GOAL 1
Answer these questions about the property-data notebook, marking each answer (a), (b), or (c).
(a) Which encoding is passed to pd.read_csv when the CSV file is loaded?
(b) Which column is assigned to the variable price?
(c) Which three sets are intersected to produce valid_indices?
GOAL 2
Extend the property-data notebook past its last line.

TEXT SHOWN
┌──
# Import packages

In [7]:
import pandas as pd
import numpy as np
import parse
import re
import seaborn as sns
from bs4 import BeautifulSoup
from matplotlib import pyplot as plt

from ProcessHTML import ProcessHTML
from ExtractRooms import ExtractRooms
from GeneralizeDataset import GeneralizeDataset

# Preprocess dataset
## HTML Texts

In [2]:
filename = "../datasets/PropertyData_wDesc.csv"
data = pd.read_csv(filename, encoding="ISO8859-1")

In [3]:
handler = ProcessHTML()

rooms = data["EweMove Description S3 Rooms"]
price = data["Price / Rent"]

for room in rooms:
    handler.EweMove_Description_S3_Rooms(room)
for p in price:
    handler.price_rent(p)

In [4]:
indices = set(range(len(data)))
room_indices = set(i for i in range(len(handler.s3_rooms)) if handler.s3_rooms[i] is not None)
price_indices = set(i for i in range(len(handler.price_or_rent)) if handler.price_or_rent[i][0] != 0)

In [5]:
valid_indices = indices & room_indices & price_indices

## Categorical data

In [6]:
generalize = GeneralizeDataset(data)

parking = generalize.get_feature_num("parking")
└──
DATA PROVIDED
┌──
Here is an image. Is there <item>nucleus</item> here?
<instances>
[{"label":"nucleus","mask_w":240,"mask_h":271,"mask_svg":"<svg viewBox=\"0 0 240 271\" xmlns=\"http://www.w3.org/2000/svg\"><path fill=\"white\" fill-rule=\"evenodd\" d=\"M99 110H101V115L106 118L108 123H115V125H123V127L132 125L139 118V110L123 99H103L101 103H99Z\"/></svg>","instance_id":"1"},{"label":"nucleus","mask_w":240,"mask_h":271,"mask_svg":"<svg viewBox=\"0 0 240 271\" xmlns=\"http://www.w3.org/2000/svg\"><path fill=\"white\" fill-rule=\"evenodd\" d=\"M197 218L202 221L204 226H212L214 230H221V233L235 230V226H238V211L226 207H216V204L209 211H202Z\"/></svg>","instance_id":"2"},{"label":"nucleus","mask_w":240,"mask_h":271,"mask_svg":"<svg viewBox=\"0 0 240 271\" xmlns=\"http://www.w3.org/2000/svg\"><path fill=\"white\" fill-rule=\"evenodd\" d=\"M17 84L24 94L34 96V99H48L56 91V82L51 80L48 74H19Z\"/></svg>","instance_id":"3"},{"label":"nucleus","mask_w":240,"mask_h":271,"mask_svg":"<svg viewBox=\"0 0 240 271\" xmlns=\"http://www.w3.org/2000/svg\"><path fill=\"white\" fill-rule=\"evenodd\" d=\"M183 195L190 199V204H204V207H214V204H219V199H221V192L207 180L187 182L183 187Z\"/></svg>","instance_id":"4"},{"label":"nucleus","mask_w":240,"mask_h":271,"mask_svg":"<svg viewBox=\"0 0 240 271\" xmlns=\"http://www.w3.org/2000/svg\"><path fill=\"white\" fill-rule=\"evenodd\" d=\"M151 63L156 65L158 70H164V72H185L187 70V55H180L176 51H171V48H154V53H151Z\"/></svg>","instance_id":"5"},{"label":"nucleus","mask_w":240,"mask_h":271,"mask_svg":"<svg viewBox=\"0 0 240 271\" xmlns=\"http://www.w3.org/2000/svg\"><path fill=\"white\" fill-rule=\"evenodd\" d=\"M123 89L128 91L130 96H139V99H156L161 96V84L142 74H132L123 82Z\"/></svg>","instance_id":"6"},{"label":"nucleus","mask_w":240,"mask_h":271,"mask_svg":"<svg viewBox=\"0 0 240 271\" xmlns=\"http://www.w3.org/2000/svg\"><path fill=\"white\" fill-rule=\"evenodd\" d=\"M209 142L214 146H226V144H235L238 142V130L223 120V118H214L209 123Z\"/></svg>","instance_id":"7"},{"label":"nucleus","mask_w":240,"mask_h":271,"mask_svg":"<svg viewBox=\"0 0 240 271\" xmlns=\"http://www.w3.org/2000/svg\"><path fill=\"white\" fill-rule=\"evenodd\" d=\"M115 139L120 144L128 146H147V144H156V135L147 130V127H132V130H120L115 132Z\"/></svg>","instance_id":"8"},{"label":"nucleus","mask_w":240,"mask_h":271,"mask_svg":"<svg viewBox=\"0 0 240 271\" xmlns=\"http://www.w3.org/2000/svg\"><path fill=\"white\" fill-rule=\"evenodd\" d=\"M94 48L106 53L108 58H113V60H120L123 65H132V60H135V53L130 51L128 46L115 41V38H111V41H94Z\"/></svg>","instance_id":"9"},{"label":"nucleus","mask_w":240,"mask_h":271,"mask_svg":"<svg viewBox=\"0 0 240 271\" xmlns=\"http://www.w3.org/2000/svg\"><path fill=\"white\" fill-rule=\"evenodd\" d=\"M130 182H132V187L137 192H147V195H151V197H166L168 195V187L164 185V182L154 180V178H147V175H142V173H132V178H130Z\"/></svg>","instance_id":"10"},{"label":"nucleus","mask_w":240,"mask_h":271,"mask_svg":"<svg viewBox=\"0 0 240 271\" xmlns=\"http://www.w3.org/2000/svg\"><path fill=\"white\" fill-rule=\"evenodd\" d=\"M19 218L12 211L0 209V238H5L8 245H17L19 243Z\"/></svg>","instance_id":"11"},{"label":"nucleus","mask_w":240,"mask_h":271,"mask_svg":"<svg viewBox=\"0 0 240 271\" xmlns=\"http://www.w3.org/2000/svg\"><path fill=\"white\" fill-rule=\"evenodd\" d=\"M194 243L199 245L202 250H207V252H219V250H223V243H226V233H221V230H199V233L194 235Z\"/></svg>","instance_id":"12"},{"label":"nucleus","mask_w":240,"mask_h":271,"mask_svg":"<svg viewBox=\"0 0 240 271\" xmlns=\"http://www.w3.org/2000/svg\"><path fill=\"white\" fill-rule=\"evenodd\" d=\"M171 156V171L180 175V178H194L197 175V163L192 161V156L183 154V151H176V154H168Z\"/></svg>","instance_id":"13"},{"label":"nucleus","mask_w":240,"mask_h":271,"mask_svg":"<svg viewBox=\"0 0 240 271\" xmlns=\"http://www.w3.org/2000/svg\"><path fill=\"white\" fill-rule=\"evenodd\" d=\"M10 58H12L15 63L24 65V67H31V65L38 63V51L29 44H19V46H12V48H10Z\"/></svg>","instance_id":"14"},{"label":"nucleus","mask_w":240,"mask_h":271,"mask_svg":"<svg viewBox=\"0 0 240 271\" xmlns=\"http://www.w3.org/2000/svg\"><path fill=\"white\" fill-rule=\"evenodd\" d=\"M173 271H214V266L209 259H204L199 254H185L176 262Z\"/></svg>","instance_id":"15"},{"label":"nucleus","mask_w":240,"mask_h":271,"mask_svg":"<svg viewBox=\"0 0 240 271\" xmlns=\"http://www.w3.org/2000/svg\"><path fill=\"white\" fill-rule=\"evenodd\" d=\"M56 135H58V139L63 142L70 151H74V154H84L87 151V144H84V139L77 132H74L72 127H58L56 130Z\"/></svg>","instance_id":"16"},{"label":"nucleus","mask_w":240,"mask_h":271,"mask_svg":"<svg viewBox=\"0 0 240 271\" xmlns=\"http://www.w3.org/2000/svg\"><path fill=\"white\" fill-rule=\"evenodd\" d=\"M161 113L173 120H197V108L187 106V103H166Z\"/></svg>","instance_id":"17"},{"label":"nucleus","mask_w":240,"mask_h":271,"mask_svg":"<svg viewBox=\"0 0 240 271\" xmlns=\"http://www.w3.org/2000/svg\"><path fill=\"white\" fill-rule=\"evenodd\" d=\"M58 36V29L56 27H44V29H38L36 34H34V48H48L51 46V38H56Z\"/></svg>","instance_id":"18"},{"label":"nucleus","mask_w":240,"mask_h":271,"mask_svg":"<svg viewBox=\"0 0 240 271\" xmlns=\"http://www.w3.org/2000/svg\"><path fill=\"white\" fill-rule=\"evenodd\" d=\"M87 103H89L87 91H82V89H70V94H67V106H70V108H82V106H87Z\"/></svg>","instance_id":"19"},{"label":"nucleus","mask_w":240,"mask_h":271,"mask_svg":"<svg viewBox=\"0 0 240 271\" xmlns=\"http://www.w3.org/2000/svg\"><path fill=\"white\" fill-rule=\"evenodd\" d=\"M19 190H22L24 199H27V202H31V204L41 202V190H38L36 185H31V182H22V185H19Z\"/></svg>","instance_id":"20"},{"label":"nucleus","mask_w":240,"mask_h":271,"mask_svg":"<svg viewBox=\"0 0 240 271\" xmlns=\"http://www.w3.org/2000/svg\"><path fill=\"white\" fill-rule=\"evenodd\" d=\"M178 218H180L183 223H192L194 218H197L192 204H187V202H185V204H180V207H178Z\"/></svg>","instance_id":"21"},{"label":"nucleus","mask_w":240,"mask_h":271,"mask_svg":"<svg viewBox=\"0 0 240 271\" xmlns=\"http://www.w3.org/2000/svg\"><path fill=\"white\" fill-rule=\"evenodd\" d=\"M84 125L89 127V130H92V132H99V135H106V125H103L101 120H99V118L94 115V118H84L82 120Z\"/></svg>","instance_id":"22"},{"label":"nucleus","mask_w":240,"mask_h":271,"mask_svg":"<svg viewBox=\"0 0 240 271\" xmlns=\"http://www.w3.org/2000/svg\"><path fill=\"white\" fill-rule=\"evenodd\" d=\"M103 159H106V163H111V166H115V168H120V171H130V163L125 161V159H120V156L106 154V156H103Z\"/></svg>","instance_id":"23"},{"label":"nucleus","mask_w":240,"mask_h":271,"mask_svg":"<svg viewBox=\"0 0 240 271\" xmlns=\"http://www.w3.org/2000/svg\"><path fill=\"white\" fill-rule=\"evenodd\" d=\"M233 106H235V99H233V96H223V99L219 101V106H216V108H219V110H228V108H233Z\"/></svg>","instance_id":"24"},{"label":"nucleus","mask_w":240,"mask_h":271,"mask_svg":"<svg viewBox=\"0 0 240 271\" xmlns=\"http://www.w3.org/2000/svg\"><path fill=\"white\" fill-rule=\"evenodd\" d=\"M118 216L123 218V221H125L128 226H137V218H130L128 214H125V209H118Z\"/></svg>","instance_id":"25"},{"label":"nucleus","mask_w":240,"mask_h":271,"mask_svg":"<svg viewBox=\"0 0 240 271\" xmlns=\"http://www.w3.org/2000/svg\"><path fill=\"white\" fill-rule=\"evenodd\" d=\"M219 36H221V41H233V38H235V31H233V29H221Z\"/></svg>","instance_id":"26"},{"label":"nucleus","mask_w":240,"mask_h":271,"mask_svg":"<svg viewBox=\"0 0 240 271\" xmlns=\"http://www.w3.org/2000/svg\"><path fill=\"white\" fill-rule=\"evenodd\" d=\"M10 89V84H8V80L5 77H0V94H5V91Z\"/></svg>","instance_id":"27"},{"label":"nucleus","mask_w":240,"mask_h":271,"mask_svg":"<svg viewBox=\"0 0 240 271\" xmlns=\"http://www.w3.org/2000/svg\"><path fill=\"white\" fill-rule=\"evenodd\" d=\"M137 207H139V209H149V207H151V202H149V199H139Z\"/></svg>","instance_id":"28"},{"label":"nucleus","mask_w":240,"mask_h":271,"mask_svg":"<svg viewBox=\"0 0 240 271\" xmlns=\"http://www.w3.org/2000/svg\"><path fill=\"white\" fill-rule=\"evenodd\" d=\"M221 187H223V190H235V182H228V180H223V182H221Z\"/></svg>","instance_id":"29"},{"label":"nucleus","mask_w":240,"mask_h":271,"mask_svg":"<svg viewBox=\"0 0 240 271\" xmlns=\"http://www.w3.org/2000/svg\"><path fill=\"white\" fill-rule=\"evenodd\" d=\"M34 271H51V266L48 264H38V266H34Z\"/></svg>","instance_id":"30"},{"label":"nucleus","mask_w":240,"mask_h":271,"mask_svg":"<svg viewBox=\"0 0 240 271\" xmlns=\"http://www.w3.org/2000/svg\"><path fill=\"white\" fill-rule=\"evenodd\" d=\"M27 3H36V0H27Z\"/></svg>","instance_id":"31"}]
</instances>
└──
WRITTEN ANSWER 1
(a) ISO8859-1
(b) "Price / Rent"
(c) indices, room_indices, and price_indices

WRITTEN ANSWER 2
outside = generalize.get_feature_num("outside_space")
heating = generalize.get_feature_num("heating")
accessibility = generalize.get_feature_num("accessibility")

KeyboardInterrupt: 

In [None]:
condition_indices = set(i for i in indices if data["RTD3316_condition1 - Condition Description"].notna()[i])
qualifier_indices = set(i for i in indices if data["Price Qualifier"].notna()[i])
council_tax_indices = set(i for i in indices if data["DESC Council Tax Band"].notna()[i])

In [None]:
valid_indices = valid_indices & condition_indices & qualifier_indices & council_tax_indices

# Obtain the dataset for model input

In [None]:
parking_names = [i for i in data.columns if "parking" in i]
outside_names = [i for i in data.columns if "outside" in i]
heating_names = [i for i in data.columns if "heating" in i]
accessibility_names = [i for i in data.columns if "accessibility" in i]
condition_names = [i for i in data.columns if "condition" in i]
column_names = ["Postcode", "Sale or Let", "EweMove Description S3 Rooms", "Price / Rent",
                "Price Qualifier", "DESC Council Tax Band", "# of Enquiry or viewings", "# of Apps/Offers"]
column_names += parking_names + outside_names + heating_names + accessibility_names + condition_names

valid_indices = sorted(list(valid_indices))
input_data = data.iloc[valid_indices][column_names]
input_data.head()

In [None]:
general_data = input_data.loc[:, ~input_data.columns.isin(["EweMove Description S3 Rooms", "Price / Rent"])]
general_data.head()

## Price for sale and rental

In [None]:
prices = [handler.price_or_rent[i][0] for i in valid_indices]
prices = pd.DataFrame(prices)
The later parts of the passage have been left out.